- [CHALLENGE 1]
Extract the rows that run from the line with "State which cell type is depicted." up to and including the line with "Toxoplasma gondii.", and leave the pictures out of your answer.

- [TEXT SECTION]
........

It occurs on startup and in-game, either during gameplay or cutscenes, and there are multiple solutions to dealing with it once and for all. The first logical step is to go through the driver cleanup with DDU and their respectful updates, since this is a crucial bridge of communication between game's engine and your hardware. Below you will find a list of solutions that can prevent this error from happening if driver updates didn't really help:

Borderless window mode
Running the game exclusively in Borderless Windows is a first step in resolving LowLevel Fatal Error. It's worth trying as a troubleshooting step, especially if the crash is related to fullscreen optimisations or switching between applications. If the game crashes on start and you can't make it to the menu to change the resolution, enable this setting via Steam command line:
-screen-width 1920 -screen-height 1080 -screen-fullscreen 0 -popupwindow

Limit frames per second
You can limit the amount of frames rendered though an in-game cap or by using G-SYNC or FreeSync. By doing so, you are providing headroom for your GPU to handle demanding scenes, reducing heat and power consumption. Generally, it results in a more consistent experience, since you are no longer relying on a fluctuating FPS. Aim for the number you will feel comfortable with.

........

- [CHALLENGE 2]
From the game troubleshooting text, copy the passage from "Borderless window mode" up to and including "feel comfortable with." word for word.

- [MATERIAL TO PROCESS]
........

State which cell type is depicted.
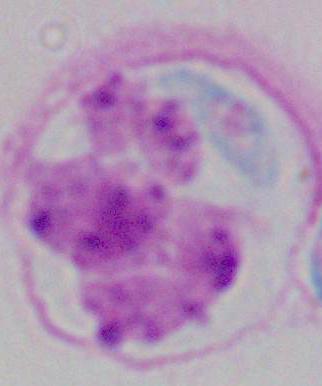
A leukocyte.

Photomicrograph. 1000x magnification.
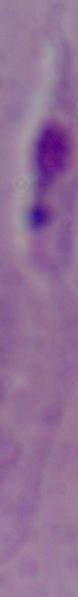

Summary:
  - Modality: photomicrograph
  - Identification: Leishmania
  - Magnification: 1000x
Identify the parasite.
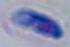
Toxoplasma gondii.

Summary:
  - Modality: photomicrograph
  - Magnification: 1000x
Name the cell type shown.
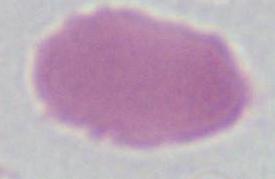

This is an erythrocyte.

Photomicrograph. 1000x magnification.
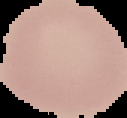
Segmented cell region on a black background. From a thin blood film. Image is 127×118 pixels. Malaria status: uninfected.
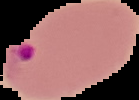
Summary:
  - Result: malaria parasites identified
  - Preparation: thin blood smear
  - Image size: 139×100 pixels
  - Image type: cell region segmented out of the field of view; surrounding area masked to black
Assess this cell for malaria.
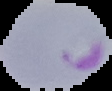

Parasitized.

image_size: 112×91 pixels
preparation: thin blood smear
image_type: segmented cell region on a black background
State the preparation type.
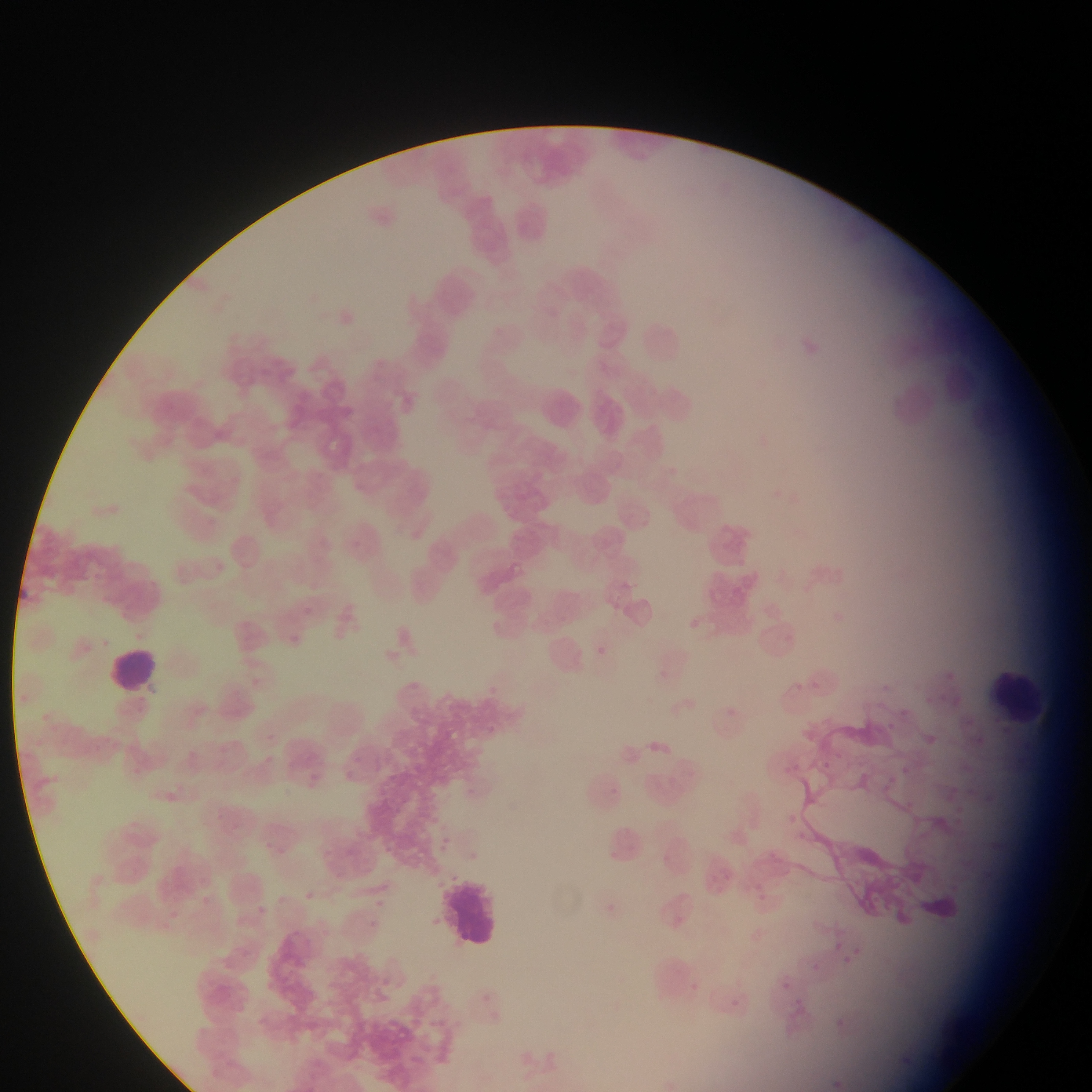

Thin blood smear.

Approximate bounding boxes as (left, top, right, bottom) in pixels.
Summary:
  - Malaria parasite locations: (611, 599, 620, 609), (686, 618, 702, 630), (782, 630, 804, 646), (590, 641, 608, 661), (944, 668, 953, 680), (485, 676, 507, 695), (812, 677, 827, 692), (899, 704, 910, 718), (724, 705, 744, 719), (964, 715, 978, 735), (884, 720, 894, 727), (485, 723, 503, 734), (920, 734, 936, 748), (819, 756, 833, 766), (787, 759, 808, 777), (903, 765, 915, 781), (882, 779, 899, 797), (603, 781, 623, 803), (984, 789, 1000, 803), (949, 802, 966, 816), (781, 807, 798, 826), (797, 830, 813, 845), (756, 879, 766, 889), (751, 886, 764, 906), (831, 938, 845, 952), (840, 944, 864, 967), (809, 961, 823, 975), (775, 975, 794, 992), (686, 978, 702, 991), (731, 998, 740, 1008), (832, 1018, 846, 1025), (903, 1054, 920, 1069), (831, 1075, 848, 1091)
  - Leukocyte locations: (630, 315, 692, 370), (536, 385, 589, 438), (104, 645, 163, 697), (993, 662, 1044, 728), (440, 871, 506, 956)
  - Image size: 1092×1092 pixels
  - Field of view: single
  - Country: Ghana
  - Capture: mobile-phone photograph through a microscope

........

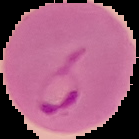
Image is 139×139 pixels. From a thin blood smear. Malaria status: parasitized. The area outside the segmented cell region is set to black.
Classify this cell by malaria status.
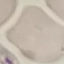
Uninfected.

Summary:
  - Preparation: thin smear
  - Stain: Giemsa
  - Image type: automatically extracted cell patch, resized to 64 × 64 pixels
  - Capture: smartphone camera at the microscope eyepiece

........

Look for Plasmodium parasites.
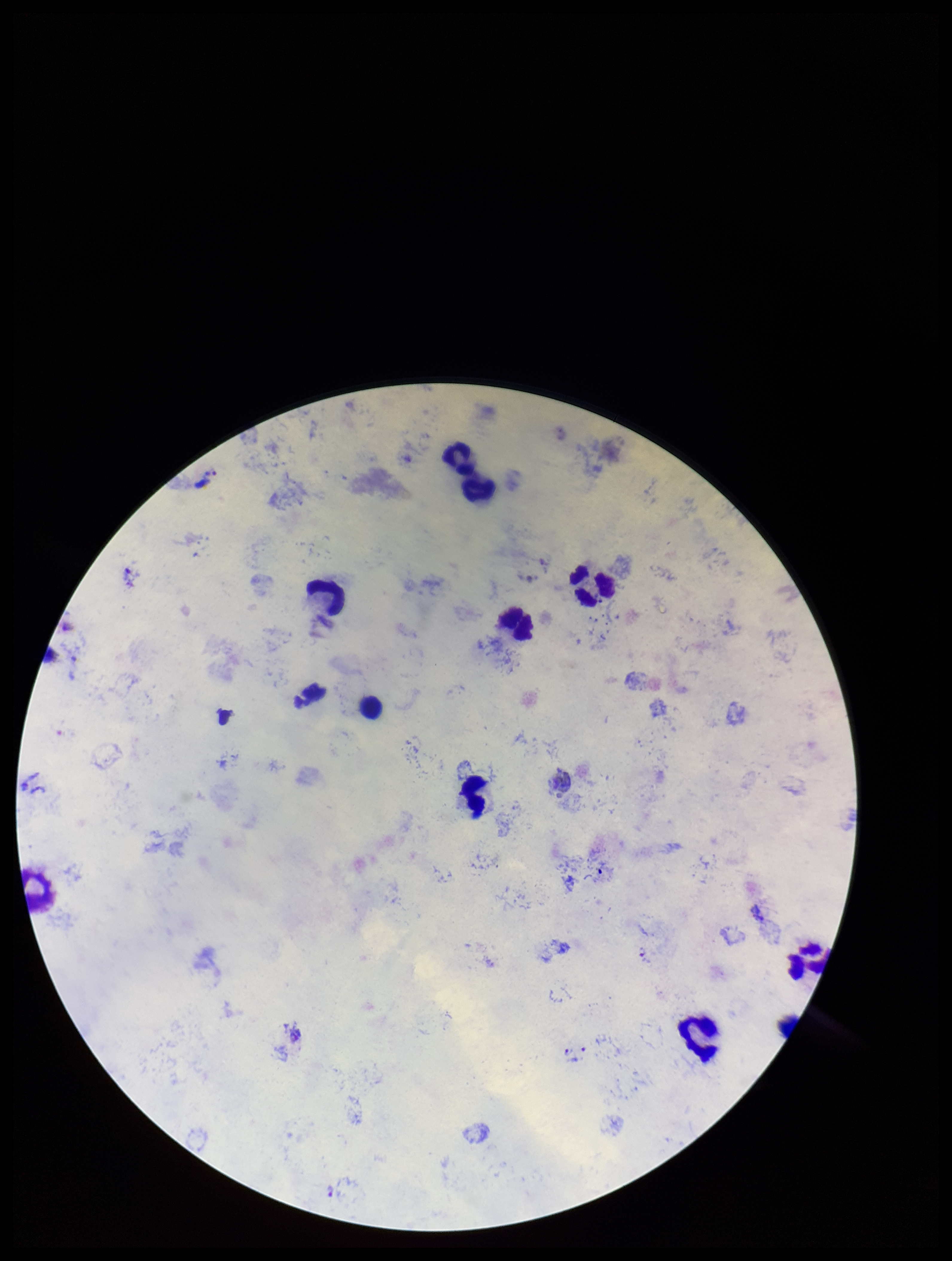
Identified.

........

- [TASK RESPONSE 1]
State which cell type is depicted.
A leukocyte.

Photomicrograph. 1000x magnification.

Summary:
  - Modality: photomicrograph
  - Identification: Leishmania
  - Magnification: 1000x
Identify the parasite.
Toxoplasma gondii.

- [TASK RESPONSE 2]
Borderless window mode
Running the game exclusively in Borderless Windows is a first step in resolving LowLevel Fatal Error. It's worth trying as a troubleshooting step, especially if the crash is related to fullscreen optimisations or switching between applications. If the game crashes on start and you can't make it to the menu to change the resolution, enable this setting via Steam command line:
-screen-width 1920 -screen-height 1080 -screen-fullscreen 0 -popupwindow

Limit frames per second
You can limit the amount of frames rendered though an in-game cap or by using G-SYNC or FreeSync. By doing so, you are providing headroom for your GPU to handle demanding scenes, reducing heat and power consumption. Generally, it results in a more consistent experience, since you are no longer relying on a fluctuating FPS. Aim for the number you will feel comfortable with.